Jo Skone was doing forest schooling before it was forest schooling.
Back then, it was just called getting outside.
Jo is a senior teacher and the forest school leader at Randolph Beresford Early Years Centre, right in the middle of London. When most people think of outdoor learning, they don’t think of central London — but that’s where Jo shines. For over a decade, she’s been a leader in finding ways to bring early learning outside, no matter where we’re at.
I connected with Jo at this year’s Nursery World Show to hear her thoughts on why outdoor learning is right for children, and what’s the best way to do it.
You can take a look at some of the biggest insights from the interview in the clips below, or scroll to the bottom of the page to watch the full 13 minute interview.
As an Early Years educator, Jo started taking groups of children to Wimbledon Common 14 years ago. Back then, it was just to go play for the whole day. There wasn’t a framework or a name to it.
Jo points out that forest schools aren’t really “new,” so much as they put a name to the practice of getting outside. She believes that outdoor play naturally facilitates a lot of important skills in children: Exploring risky play, independence, working as a group, and understanding others.
As the concept of forest schooling took off, Jo found others coming to her for guidance. She was soon giving speeches and interviews in England, Scandinavia and North America. “I couldn’t understand what all the fuss was about. I was just doing what I knew was right for children,” she says.
At about the three-minute mark, Jo talks about the forest schools movement today.
As the forest school movement became more formal, Jo saw the risk of overthinking things. She saw a greater focus on check-boxes and hard measurements — structuring forest schooling with great emphasis on planned outings, detailed organisation and lots of chaperones. To her, this doesn’t guarantee good outcomes.
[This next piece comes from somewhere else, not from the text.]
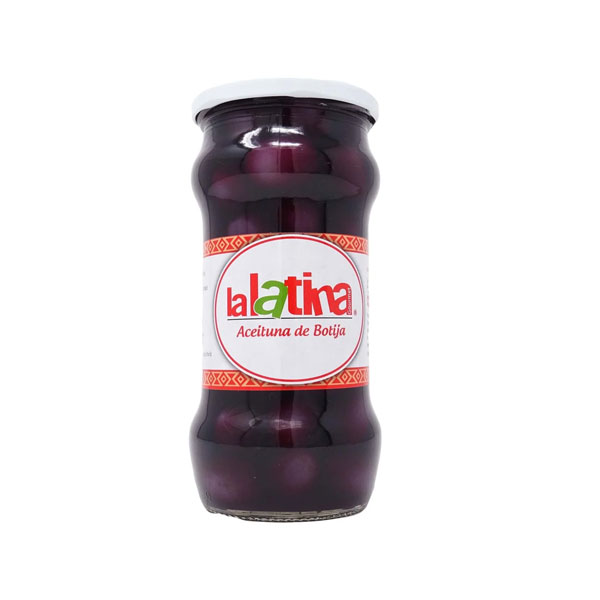 laLatina-Aceituna-de-Botija laLatina Aceituna de Botija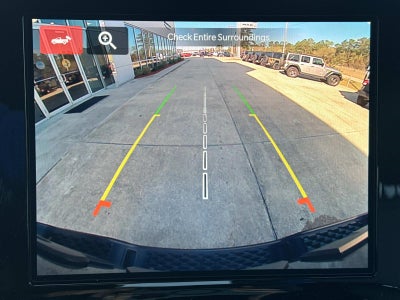 2026 RAM Ram 1500 RAM 1500 TRADESMAN CREW CAB 4X2 5'7' BOX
The ethos, she says, is trusting children. It’s about putting children in an enabling outdoor environment, listening to them, and supporting them in whatever drives their interests. That’s what really guarantees good outcomes, she says. It’s a question of whether we should “do” outdoor learning or “be” outdoor learning.
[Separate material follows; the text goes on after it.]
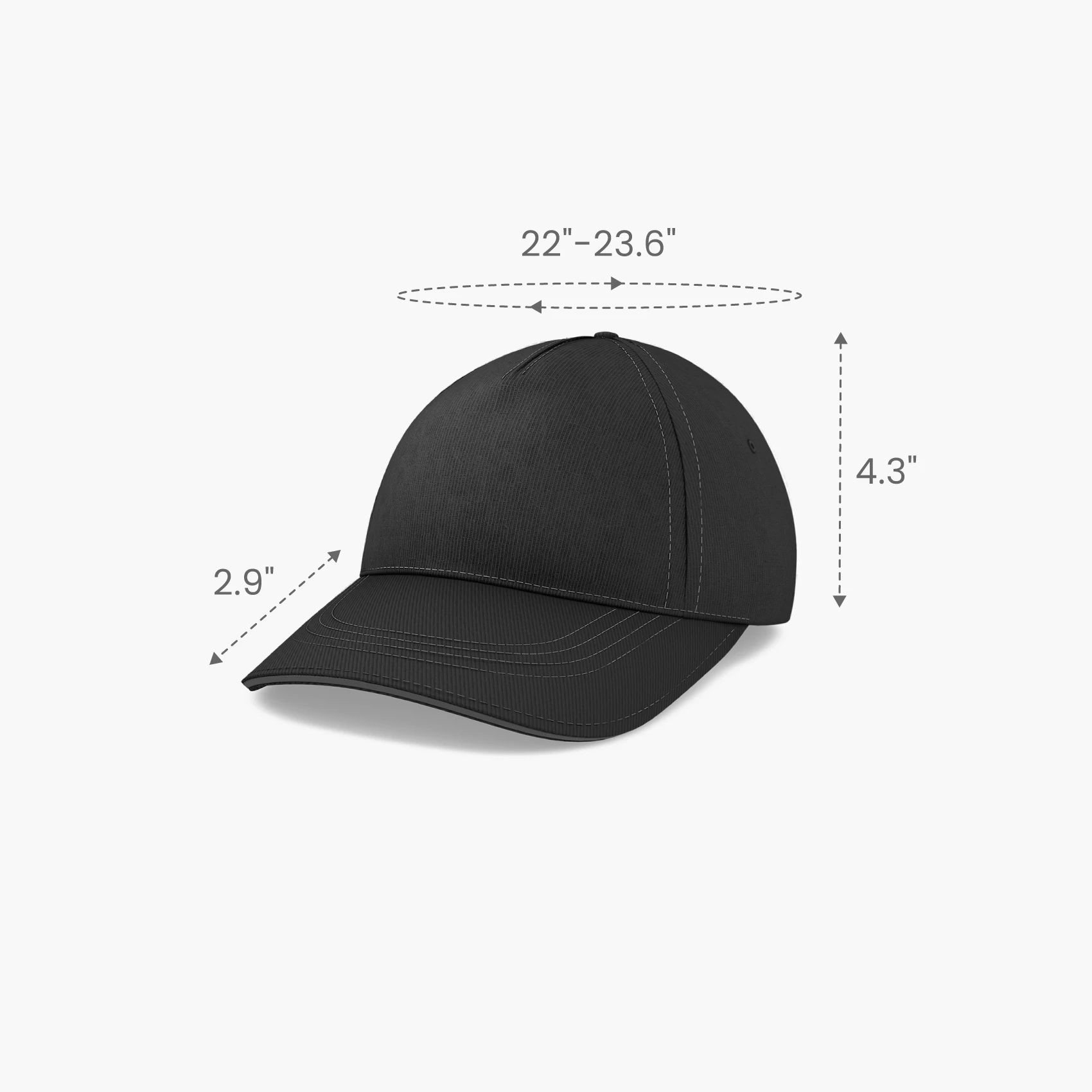 Cotton Hat Size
Jo believes that her approach of focusing on the ethos of forest schooling is especially valuable with settings that don’t have bountiful access to nature. Urban or semi-urban settings don’t need a rented minibus to get to the countryside. Just getting outside, however you can, is what counts.
Given the demands and expectations already placed on Early Years educators, it’s a lot to ask to pile on a lot of structure and logistics with forest schooling. But Jo doesn’t dismiss the training and planning — she just believes that every educator still needs to learn how to let children lead and be enabled in nature.
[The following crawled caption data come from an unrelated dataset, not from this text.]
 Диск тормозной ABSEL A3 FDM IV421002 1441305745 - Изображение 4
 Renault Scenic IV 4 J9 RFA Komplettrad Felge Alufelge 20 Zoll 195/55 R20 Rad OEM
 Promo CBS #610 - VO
So how does a setting take the leap with forest schooling? Jo gets into that at about the 7:45 mark. First, she’s put out an open invitation to come visit Randolph Beresford, to see how she and her team do forest schooling in the middle of London.
Starting out, she says, should be simple. You don’t need any special training, or hardly any preparation, to take the first steps. Just take the children outside, and see where it goes. Trust them to lead you, and support their learning as it happens.
The good thing about forest schooling is it’s not so resource-driven, Jo says. Having worked in Early Years, under different governments, she’s ridden waves of fluctuating funding. And when the money’s there, you get used to having a cracking practice that needs certain costly resources.
Forest schooling doesn’t need any special resources, besides a little nature. But instead, Jo says, it requires teachers to dig deep and find their philosophy, to find what they believe in. This isn’t easy, because you have to model everything you want the children to be. You want them to be fun and playful, curious and engaged, reflecting, adventurous and creative — so you’ve got to bring that to your setting every day.
Just after the 10-minute mark, Jo talks about how she uses the EYFS Early Learning Goals as a guide for forest schooling. She’s careful to put the children’s experiences before the learning goals.
In her view, Early Years educators should look for how children’s actions could be described with Early Learning Goals criteria, instead of shaping activities to meet the criteria. If children are playing and deeply engaged, they’re going to be learning, she says — you can check whichever box you think classifies it best.
When Jo first got started in forest learning, she was looking for most people’s idea of an outdoor space — lots of leafy greenery, wide open expanses and all that.
But reflecting on the meaning of “natural world”, she realised that meant something else for children in central London. For them, the city is their natural world. Jo learned to find nature within the city, and embrace smaller urban green spaces like the nursery garden and local parks. She also found ways to bring nature into the city, shipping in topsoil, wood chips and logs for her garden.
At the end of the day, Jo says outdoor learning requires us to rely on that Early Years sense of creativity and resourcefulness. Don’t underestimate the spaces you have to work with — and remember that to the little ones, any space seems three times bigger. There’s more space, more wonder, more possibility in spaces that us grown-ups might disregard. The most important thing for children in outdoor learning, Jo says, is to give them ownership.